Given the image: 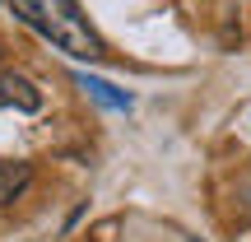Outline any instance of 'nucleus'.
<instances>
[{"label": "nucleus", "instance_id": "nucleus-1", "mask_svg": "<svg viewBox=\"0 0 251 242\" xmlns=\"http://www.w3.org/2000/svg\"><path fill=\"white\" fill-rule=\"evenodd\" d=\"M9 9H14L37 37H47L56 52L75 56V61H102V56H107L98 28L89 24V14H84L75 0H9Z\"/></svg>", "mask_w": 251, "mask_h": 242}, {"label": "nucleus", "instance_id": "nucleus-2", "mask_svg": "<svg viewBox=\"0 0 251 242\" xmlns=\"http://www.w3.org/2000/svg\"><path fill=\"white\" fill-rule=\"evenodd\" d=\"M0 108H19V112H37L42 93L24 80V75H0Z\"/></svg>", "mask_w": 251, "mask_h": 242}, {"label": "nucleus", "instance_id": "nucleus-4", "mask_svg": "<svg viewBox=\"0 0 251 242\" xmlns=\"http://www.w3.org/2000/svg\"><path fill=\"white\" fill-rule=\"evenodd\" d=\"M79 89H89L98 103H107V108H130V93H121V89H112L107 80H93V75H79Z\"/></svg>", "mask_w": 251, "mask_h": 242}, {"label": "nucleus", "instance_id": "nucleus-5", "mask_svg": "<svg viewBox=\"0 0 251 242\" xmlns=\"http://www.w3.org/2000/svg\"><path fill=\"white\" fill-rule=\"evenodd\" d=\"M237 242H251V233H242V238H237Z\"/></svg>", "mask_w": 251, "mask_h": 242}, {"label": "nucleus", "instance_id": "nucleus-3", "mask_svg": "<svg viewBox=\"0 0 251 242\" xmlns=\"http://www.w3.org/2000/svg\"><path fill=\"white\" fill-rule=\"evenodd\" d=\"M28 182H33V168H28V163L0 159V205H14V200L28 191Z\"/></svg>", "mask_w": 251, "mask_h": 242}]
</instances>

---+---

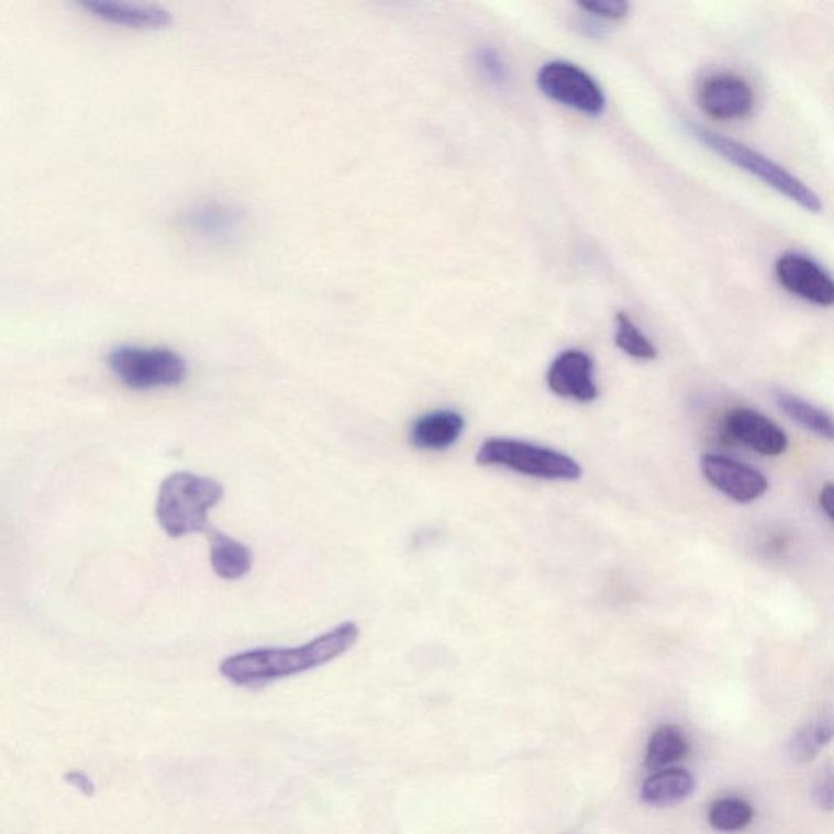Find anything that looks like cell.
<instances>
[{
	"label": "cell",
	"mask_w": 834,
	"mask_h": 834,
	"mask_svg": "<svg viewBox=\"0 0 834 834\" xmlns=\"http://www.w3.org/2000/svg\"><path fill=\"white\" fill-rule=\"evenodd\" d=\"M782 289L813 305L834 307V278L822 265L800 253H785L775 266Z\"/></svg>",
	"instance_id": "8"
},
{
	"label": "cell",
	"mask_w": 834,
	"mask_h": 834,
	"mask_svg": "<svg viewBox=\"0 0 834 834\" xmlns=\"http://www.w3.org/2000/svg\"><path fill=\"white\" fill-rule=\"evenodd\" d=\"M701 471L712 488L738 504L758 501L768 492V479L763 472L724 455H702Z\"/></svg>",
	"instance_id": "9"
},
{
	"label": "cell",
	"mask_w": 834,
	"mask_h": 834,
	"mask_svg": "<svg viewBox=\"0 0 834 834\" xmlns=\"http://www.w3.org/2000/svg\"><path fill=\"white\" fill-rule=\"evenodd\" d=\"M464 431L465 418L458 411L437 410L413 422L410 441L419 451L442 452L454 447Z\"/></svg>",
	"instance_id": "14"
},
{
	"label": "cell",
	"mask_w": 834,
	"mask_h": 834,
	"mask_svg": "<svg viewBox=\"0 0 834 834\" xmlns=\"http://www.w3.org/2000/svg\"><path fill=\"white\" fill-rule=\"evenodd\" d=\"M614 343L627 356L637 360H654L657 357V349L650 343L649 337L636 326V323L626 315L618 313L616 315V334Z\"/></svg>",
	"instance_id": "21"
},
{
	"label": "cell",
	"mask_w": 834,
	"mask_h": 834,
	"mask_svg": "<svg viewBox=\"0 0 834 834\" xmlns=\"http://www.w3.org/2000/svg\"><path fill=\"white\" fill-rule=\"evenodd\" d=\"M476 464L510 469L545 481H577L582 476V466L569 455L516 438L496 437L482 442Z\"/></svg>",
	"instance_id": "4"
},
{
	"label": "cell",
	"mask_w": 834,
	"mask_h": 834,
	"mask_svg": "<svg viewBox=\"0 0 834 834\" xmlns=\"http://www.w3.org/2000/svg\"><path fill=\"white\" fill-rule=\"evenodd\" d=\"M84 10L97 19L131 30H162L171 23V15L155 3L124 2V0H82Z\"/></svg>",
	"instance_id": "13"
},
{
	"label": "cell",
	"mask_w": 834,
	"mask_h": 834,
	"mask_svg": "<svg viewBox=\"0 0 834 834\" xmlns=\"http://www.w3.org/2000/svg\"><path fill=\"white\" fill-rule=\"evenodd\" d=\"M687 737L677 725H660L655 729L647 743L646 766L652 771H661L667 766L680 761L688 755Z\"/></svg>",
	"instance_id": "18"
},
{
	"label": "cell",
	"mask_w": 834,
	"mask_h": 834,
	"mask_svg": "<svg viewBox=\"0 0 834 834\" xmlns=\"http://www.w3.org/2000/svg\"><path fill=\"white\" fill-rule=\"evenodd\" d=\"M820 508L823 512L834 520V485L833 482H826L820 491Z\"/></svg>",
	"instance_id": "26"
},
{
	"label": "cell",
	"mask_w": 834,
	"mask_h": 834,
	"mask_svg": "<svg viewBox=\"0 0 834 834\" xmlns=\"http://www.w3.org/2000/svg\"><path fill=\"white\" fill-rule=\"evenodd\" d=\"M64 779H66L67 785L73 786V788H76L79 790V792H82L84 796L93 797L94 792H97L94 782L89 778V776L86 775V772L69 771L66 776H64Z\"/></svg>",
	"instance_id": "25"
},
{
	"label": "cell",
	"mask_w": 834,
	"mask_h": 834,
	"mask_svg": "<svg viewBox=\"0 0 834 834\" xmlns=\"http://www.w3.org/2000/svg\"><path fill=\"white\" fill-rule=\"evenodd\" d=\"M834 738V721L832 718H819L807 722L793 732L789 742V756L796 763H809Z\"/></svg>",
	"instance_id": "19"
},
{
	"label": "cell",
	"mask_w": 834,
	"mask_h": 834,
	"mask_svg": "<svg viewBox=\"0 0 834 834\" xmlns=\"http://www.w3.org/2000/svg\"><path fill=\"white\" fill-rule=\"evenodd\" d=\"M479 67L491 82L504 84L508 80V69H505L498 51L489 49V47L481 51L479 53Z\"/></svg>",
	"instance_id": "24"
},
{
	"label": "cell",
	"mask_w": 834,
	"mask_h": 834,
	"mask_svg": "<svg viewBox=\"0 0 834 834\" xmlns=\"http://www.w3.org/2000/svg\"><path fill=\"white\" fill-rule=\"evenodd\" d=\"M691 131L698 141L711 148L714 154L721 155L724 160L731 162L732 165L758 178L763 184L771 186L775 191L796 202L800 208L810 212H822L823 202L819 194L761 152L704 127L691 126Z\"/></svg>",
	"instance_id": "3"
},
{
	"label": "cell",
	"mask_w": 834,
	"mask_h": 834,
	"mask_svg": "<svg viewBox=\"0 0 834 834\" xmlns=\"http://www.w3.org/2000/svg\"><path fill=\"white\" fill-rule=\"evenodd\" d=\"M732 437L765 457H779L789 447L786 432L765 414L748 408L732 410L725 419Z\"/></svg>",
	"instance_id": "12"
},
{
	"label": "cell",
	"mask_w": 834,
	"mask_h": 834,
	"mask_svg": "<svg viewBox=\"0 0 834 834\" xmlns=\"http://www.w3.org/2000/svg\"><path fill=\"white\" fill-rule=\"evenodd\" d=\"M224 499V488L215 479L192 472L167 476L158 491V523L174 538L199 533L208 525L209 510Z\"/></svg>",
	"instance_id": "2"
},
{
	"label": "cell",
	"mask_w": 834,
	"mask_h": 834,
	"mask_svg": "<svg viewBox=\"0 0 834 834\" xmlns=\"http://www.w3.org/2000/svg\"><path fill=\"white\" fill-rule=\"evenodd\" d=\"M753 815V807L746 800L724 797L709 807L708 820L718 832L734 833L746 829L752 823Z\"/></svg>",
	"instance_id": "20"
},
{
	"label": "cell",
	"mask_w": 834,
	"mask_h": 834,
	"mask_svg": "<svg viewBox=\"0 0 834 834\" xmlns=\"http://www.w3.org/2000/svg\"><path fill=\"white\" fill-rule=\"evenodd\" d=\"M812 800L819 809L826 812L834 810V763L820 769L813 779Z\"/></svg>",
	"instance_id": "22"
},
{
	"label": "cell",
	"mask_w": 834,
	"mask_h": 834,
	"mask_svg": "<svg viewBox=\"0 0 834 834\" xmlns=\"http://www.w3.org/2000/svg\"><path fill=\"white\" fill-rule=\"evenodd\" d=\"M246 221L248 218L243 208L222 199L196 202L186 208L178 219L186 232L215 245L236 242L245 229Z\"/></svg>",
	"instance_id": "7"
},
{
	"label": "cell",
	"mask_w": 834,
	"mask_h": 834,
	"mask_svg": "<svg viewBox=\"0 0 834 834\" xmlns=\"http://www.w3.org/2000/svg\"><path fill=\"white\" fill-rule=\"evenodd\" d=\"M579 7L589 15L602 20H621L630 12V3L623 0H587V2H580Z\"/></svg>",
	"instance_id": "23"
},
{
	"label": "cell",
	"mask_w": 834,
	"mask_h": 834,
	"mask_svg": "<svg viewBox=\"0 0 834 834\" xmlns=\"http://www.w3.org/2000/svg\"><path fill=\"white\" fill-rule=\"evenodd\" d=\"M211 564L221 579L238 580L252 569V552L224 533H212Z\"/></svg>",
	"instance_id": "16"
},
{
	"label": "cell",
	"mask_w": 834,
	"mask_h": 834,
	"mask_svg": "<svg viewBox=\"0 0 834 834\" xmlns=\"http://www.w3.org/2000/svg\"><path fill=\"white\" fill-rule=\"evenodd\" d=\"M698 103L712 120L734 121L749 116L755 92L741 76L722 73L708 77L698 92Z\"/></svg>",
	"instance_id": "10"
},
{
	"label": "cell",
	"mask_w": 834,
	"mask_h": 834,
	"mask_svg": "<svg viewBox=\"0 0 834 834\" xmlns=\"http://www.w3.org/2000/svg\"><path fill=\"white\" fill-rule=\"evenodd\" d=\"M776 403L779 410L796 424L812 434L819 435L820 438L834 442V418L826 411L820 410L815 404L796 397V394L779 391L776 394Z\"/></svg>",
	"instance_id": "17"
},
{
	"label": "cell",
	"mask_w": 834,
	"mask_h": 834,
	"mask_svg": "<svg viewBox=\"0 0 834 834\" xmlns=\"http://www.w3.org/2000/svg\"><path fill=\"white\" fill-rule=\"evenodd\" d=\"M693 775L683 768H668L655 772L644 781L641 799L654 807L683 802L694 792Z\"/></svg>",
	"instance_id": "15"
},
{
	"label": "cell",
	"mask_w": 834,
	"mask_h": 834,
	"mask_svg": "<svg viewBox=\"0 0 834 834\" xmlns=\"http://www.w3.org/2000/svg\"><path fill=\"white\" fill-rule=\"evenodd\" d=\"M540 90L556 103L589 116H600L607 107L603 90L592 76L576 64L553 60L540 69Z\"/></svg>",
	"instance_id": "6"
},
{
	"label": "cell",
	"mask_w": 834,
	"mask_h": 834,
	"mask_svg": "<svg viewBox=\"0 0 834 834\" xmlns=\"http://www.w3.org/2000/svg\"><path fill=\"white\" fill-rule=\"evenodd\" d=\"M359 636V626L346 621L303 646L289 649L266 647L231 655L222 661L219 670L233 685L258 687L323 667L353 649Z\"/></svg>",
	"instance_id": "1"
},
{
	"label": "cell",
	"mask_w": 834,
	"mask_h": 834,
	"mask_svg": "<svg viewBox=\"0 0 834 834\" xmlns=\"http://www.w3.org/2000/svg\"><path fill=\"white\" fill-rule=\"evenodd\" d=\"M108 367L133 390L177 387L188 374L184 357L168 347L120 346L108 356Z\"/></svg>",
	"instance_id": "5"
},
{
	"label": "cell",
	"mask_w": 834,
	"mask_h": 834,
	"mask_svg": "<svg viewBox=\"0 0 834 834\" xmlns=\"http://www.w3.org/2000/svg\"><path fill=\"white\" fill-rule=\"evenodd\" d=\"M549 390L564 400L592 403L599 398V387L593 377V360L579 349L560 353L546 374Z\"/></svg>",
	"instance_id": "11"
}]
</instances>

---+---

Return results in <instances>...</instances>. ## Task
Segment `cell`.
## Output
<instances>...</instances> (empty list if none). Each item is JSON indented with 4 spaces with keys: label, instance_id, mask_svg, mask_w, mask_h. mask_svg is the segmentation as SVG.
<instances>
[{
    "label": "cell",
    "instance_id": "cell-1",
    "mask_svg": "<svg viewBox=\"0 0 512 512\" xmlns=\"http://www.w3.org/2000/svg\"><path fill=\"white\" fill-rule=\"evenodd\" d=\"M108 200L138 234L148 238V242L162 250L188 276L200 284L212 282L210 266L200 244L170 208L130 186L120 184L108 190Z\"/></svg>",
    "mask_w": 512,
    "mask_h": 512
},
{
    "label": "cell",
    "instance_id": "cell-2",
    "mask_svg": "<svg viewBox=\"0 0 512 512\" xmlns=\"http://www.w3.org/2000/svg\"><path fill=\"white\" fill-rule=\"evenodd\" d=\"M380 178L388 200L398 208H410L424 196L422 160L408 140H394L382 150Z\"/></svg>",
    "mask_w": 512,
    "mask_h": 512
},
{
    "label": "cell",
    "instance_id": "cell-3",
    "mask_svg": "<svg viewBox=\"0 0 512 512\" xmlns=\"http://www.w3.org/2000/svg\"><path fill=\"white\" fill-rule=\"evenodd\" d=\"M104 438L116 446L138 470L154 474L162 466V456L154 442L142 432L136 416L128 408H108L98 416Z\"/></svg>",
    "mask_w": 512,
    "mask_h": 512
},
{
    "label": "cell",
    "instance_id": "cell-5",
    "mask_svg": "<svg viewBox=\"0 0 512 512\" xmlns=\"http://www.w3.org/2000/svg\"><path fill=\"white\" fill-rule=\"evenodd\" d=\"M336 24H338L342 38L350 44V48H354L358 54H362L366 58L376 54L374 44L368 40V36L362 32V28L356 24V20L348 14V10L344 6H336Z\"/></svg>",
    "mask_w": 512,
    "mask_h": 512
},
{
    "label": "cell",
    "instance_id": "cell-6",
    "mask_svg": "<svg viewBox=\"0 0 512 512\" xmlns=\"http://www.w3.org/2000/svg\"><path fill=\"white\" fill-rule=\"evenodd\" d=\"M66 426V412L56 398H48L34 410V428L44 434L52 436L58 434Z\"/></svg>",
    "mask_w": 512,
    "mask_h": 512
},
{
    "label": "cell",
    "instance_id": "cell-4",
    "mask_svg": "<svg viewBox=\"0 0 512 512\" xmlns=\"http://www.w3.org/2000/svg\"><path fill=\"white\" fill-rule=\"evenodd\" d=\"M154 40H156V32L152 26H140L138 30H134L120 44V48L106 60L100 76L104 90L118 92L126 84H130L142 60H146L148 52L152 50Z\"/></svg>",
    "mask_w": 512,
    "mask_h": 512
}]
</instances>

---+---

▶ Exercise aim
Count the lines in the data above that contain the string "empty". Reply with only the number.

▶ Final answer
1